花火に雌雄があるなら花火大会は求愛のための一夜だろうか。空いっぱいの恋の花を主体は誰と見上げているのか。恋人か、恋人ではないが好きな相手か。互いに意識し始めている幼なじみ同士と読むと甘酸っぱい。「花火にも男と女があるんだって」などと軽口をたたきながら見ているうちにその美しさに圧倒され、ふと触れた指が自然と絡むに至って自分たちも男と女であることに気づく。瑞々しい一瞬を切り取っていて想像が広がる。好きな歌である。
二宮 隼人さん

これはいろっぽいうたですね。切り取ったシーンのうつくしさもさることながら、二句切れの文語体のなめらかさが一首の雰囲気を盛り立てて、いいですね。
(それと前評の方の鑑賞がとても素敵ですね。
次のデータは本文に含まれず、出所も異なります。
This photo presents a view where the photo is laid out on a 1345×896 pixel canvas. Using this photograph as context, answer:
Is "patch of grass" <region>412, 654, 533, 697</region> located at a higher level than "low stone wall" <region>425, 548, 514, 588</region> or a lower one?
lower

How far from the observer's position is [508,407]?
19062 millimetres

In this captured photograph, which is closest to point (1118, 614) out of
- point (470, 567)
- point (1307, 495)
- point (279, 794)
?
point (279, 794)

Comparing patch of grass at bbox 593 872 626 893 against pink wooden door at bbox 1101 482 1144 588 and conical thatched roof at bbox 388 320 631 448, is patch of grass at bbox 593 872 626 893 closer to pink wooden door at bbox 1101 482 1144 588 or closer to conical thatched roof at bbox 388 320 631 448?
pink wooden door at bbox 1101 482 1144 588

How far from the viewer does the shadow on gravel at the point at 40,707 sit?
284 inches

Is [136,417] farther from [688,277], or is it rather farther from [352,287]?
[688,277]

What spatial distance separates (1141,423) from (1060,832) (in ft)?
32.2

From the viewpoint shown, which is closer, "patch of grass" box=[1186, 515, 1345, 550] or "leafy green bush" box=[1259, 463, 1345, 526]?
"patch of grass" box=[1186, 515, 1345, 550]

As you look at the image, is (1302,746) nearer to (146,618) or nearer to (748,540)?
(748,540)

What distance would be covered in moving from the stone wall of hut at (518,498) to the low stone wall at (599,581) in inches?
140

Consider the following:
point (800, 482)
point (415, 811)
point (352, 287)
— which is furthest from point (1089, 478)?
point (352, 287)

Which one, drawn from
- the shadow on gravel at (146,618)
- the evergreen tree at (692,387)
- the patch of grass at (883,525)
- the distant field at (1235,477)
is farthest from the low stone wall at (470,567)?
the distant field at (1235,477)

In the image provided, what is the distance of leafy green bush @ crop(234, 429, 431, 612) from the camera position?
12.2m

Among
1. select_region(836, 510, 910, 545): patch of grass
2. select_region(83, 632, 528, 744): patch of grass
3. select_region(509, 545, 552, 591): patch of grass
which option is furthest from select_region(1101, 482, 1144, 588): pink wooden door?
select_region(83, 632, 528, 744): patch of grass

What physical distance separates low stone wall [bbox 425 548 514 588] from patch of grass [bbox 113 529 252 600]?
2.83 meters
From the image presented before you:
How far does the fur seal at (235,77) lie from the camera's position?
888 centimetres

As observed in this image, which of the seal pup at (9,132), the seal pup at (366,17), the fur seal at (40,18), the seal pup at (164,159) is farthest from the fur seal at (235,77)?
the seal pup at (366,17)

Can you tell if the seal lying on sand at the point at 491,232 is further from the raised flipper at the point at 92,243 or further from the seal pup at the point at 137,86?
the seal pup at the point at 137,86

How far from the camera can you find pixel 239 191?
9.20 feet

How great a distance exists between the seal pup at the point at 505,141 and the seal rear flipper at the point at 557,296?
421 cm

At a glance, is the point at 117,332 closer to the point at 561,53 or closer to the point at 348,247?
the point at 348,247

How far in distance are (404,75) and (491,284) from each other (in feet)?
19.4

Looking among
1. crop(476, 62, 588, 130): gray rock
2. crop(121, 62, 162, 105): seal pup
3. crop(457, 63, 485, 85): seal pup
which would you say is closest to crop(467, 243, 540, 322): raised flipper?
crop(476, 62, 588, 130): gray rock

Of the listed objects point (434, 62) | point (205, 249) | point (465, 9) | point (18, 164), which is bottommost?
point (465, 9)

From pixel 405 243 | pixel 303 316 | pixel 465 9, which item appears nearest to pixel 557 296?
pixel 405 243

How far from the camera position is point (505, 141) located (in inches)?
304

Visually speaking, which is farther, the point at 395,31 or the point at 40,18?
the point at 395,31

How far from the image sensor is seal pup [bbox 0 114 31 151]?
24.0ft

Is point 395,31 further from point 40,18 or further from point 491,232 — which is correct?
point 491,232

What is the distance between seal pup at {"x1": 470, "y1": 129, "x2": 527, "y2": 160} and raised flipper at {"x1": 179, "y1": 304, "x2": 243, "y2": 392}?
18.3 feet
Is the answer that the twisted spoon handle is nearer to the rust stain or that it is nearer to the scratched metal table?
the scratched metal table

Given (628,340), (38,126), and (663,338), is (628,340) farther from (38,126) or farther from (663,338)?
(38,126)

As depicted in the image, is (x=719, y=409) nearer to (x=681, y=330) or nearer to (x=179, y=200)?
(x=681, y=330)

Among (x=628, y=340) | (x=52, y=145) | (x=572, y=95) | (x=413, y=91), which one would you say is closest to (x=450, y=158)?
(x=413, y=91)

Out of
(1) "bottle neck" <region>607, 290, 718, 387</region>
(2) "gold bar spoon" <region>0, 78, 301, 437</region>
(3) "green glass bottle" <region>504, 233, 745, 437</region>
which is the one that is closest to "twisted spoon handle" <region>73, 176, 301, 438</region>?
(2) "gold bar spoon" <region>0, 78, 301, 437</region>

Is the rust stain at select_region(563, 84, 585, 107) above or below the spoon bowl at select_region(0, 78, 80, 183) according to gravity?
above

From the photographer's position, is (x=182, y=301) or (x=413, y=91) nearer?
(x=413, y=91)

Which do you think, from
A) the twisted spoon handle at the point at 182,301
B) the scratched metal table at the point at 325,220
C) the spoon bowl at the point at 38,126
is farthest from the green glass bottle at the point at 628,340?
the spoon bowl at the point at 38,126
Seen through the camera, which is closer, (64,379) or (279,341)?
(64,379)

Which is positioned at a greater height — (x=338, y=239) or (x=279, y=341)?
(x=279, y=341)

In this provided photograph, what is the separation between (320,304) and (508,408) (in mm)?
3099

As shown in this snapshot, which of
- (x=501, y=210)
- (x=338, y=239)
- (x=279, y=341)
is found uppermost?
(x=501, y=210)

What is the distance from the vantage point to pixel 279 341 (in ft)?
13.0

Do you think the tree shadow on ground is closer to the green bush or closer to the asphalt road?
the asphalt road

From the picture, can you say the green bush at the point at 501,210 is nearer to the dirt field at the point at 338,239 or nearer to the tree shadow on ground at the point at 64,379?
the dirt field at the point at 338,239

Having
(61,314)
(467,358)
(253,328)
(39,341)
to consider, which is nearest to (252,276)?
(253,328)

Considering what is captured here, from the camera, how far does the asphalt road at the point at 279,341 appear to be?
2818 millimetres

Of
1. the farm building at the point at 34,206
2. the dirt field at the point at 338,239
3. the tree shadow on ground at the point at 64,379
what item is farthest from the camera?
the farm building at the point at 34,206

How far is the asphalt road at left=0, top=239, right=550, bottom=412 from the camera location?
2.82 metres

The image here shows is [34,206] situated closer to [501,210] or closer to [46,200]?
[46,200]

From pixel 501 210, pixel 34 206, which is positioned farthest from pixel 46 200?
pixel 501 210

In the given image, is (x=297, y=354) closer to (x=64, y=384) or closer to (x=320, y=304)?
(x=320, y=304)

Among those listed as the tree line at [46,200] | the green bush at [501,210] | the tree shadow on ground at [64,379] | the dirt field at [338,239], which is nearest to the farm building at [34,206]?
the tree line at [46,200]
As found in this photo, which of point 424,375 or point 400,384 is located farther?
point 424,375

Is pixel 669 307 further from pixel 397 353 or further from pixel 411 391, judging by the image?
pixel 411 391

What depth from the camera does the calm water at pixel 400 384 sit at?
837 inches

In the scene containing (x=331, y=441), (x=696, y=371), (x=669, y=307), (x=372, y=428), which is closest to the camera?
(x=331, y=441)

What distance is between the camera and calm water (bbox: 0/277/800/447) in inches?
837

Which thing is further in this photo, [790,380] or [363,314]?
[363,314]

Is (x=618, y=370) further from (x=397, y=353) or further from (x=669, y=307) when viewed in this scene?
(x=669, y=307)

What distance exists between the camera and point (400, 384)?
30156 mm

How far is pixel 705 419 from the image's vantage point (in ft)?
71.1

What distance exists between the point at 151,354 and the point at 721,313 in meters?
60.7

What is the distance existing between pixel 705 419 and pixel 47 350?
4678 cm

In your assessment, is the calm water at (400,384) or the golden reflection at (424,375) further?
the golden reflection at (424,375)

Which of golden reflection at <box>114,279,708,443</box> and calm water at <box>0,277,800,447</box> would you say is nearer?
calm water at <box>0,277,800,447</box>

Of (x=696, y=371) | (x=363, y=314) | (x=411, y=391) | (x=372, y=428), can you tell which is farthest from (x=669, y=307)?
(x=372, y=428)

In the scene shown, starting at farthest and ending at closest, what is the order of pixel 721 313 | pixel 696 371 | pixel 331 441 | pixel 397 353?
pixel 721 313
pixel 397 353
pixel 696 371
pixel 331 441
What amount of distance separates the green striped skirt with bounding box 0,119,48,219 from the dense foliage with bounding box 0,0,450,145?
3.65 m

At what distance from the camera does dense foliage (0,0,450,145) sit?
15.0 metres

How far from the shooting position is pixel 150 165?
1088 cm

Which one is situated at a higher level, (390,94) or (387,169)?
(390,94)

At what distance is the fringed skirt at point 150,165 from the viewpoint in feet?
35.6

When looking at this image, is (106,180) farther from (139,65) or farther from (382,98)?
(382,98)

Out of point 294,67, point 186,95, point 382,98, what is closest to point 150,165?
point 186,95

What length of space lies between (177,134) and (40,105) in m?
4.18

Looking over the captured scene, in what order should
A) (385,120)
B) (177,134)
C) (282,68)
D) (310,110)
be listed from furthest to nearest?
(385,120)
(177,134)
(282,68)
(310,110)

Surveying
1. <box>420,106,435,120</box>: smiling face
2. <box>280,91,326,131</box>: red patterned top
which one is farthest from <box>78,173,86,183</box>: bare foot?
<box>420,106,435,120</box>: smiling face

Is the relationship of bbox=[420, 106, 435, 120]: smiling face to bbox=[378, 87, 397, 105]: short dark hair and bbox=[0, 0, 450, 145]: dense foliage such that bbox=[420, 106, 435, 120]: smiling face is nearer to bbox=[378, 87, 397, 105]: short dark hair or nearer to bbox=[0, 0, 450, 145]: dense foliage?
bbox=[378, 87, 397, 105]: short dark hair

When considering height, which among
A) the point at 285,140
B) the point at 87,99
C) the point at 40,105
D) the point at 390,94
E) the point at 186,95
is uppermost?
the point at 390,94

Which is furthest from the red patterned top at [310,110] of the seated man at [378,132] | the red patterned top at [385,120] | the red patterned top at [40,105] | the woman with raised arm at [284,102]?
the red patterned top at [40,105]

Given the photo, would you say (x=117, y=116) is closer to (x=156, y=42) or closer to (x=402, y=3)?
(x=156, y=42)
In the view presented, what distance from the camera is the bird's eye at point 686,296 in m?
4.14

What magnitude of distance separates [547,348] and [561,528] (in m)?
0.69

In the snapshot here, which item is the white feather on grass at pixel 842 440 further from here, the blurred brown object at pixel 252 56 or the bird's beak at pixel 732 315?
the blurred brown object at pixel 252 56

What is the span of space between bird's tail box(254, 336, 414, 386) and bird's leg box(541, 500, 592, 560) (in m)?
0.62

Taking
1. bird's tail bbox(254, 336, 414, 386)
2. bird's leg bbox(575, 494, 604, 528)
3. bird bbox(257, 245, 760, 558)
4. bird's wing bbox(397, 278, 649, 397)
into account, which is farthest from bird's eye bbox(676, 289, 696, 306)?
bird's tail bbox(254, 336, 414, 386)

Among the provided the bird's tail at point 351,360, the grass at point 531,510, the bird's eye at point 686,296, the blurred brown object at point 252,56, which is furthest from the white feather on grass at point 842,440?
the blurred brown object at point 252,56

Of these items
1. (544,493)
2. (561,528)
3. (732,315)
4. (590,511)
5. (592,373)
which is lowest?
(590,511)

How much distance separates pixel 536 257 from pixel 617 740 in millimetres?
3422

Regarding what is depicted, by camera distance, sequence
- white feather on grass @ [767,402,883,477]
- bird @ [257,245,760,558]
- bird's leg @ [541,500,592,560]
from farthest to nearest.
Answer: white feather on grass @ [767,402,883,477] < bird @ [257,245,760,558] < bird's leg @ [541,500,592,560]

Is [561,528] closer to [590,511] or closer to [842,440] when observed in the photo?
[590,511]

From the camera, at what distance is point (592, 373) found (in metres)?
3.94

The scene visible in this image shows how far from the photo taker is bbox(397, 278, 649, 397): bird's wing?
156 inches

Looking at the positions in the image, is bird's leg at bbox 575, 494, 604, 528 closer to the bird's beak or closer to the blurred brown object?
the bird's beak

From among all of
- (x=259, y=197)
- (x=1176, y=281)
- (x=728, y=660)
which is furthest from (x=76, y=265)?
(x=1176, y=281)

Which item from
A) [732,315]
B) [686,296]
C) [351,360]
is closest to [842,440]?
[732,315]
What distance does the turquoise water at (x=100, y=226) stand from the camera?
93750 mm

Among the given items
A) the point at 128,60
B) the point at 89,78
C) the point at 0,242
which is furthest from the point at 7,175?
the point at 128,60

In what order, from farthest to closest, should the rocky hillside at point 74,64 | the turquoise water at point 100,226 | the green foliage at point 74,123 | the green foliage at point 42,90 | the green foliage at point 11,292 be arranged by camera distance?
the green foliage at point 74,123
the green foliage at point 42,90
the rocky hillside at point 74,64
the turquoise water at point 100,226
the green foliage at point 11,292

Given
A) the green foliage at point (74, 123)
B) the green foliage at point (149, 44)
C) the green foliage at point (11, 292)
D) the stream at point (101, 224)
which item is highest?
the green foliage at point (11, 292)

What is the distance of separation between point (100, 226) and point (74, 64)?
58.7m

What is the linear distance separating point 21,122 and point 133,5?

とてもいい読みだと思いました)

宮本背水さん

「見惚れる」「ゆびさきからむ」で充分に気持ちが伝わってくるので、「恋」とわざわざ言わなくてもよかったのではないかと思いました。場面設定はとても好きなのですが、言葉を詰め込みすぎている感じを受けます。
えんどうけいこさん

花火にも雌雄がある、というところから花火大会を「満天の恋」とする表現がとてもみずみずしいです。夜空いっぱいの打ち上げ花火の情景から、結句でふたりの指先までフォーカスしていく繊細な視点移動も巧みだと思いました。